▶ [Provided text]

++++++++

Sunday, December 20, 2009

Christmas in Sedona

It's Christmas time again! Under normal circumstances I'd be enjoying this holiday like I always have. My late husband David and I use to make our annual trek from Massachusetts to spend our Christmas vacation in the west. In Sedona, AZ. we would meet up with other snow birds and experience Christmas away from the hustle and bustle and cold of the New England winters. Several years after visiting, we settled in Sedona permanently. Our snowbird friends would still come at Christmas until each began to settle into their own lives in various places. I remember being so excited as we'd drive into town in our 33 foot Holiday Imperial Coach. With the anticipation of a child, I could hardly wait to get here. Dave seemed to genuinely enjoy my excitement as he'd navigate our big rig around the winding roads and into the RV park where we'd spend our winters off Schnebly Hill. Friends would come to meet us and it was a glorious reunion. Our Christmas's were spent with many friends, each bringing a dish to share as we'd sit around a blazing campfire well into the pitch black nights of Sedona. Our Christmas day was filled with a hike, gourmet food and some type of spiritual ceremony. Those were Christmas's I won't forget. They were filled with meaning, warm friends and were different than anything I'd experienced in my traditional life back east. We had tasted the west, the native American culture, the mystical ambiance of Sedona's lure. Sedona had found a home in our hearts. In 1999 we bought our home in the Village of Oak Creek.

++++++++

▶ [Source material]
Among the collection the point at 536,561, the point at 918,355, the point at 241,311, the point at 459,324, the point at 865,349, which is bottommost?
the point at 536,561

++++++++

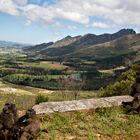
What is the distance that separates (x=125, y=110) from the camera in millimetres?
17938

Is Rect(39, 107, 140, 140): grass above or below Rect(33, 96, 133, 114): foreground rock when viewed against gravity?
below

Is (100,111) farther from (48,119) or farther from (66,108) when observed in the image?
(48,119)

++++++++

▶ [Task goal]
In the text about Christmas in Sedona, in what year did the couple buy their home in the Village of Oak Creek?

▶ [Exercise answer]
1999